Note: A variety of brown algae species are used to produce alginates, each varying in the average length of guluronic acid (G)‐blocks. Protanal is sourced from the stem of Laminaria hyperborea, whereas sodium alginate is sourced from Macrocystis pyrifeira. Table modified from FMC Biopolymer.

Our data support the notion that crosslinking with chitosan improves bead viscosity in both NaAlg and Pr beads for up to a week. Chitosan is commonly derived from crustacean shells, and is a linear polysaccharide composed of d‐glucosamine and N‐acetyl‐d‐glucosamine units linked by β‐(1‐4) glycosidic linkages.78 Chitosan, a polycation, strengthens beads by forming a complex with alginate, which may protect crosslinking Ca2+ from metal chelators.63, 71 Figure 1a–d indicates that the presence of chitosan significantly improved Young's modulus and viscosity for 7 days (Tables S1 and S2), consistent with previous studies noting increased durability with chitosan.63, 79

Bead size and mass increased over time

Bead swelling has been linked to structural instability, and is thus undesirable.57 To investigate whether some bead types were more prone to swelling than others, bead diameter and mass were measured as a function of time. The UTM was employed as a caliper to measure bead diameter (Figure 1e,f), and a scale was utilized to measure the wet mass of 10 beads (Figure 1g,h). Significant differences among treatments were observed for bead diameter at each timepoint (Table S3; ANOVA with Tukey's post hoc). Alginate beads crosslinked with chitosan swelled more than twice as rapidly as beads lacking chitosan; NaAlgCh beads increased by approximately 1.4 mm in diameter over 49 days, PrCh beads by ~1.2 mm, and NaAlg and Pr beads both increased by ~0.5 mm. Similar patterns were observed for bead mass.
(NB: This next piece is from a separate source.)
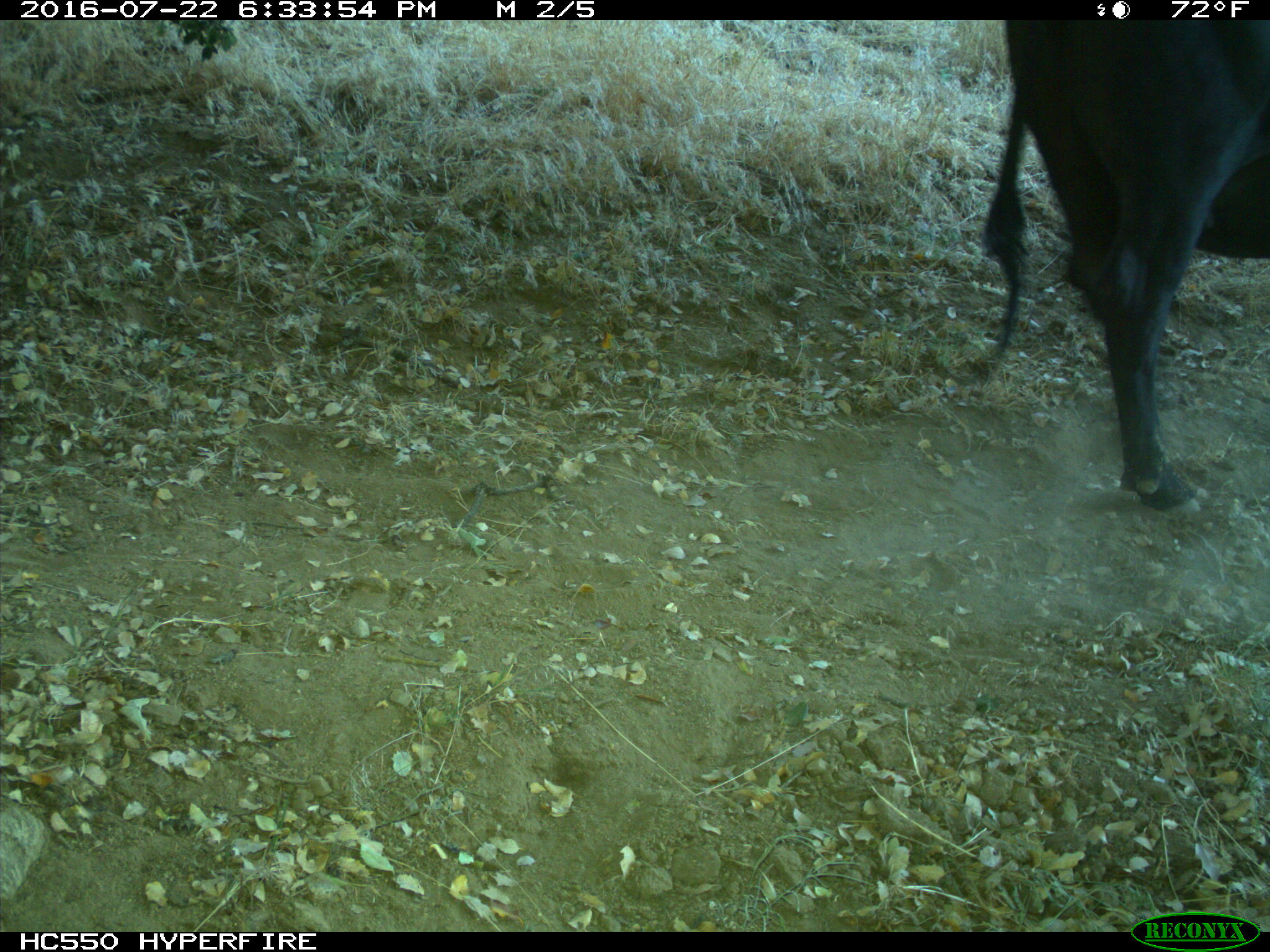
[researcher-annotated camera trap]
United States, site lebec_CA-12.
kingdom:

NaAlgCh beads increased by approximately 0.65 g over 49 days, whereas PrCh beads increased by ~0.39 g, and NaAlg and Pr beads both increased by ~0.33 g. In general, fewer differences were observed among treatments based on bead mass than were observed based on bead diameter, with significant differences observed among matrices through Day 17 (Table S4; ANOVA with Tukey's post hoc).
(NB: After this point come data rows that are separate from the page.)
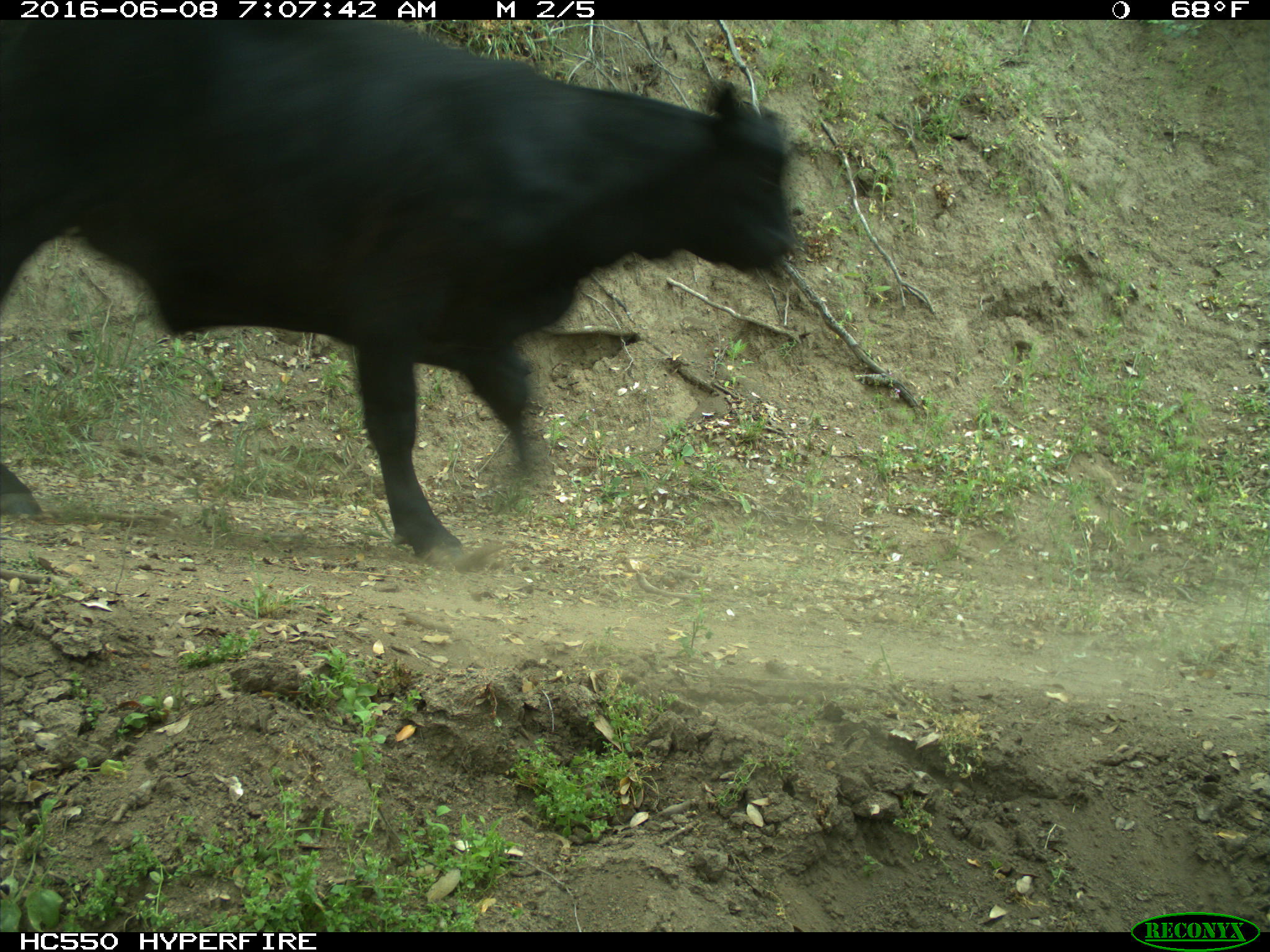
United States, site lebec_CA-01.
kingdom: Animalia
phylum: Chordata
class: Mammalia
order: Artiodactyla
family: Bovidae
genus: Bos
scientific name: Bos taurus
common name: domestic cow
Bead swelling and shrinking have been previously linked to changes in a variety of conditions, including pH,77 temperature,80, 81 and crosslinking solution.82 Regular changes in pH, from 5.8 to 4.6 over each 3.5‐day feeding episode, were observed in this experiment and likely contributed to bead swelling. Swelling could also have been caused by gradual loss of calcium cations over time,57 allowing beads to increase in size and develop seams (Figure S5) after 28 days. This swelling may have also contributed to time‐dependent changes in Young's modulus and viscosity (Figure 1a–d). A Pearson's correlation coefficient of −0.45 revealed a strong association between larger beads and lower viscosity across all bead types. Interestingly, although chitosan improved Young's modulus and viscosity in the short term, it also increased the rate of bead swelling relative to beads not crosslinked with chitosan, potentially contributing to lower Young's modulus and viscosity in the long term. This is in agreement with studies indicating that chitosan contributes to bead swelling at low pH (~5) values,63 conditions our beads experienced for 48 hr in each cycle after glucose was depleted and before fresh medium was added.

Ethanol yield (g/g) from dextrose varied among treatments

To determine which treatment consistently resulted in the highest ethanol yield over successive fermentation cycles, glucose consumed and ethanol produced were measured 12 hr after adding fresh substrate. The 12 hr timepoint was chosen because it was prior to glucose exhaustion (and potential ethanol consumption), which never occurred until >24 hr. Depending on treatment and sampling day, 7.5–100 g/L of glucose remained at the 12 hr timepoint.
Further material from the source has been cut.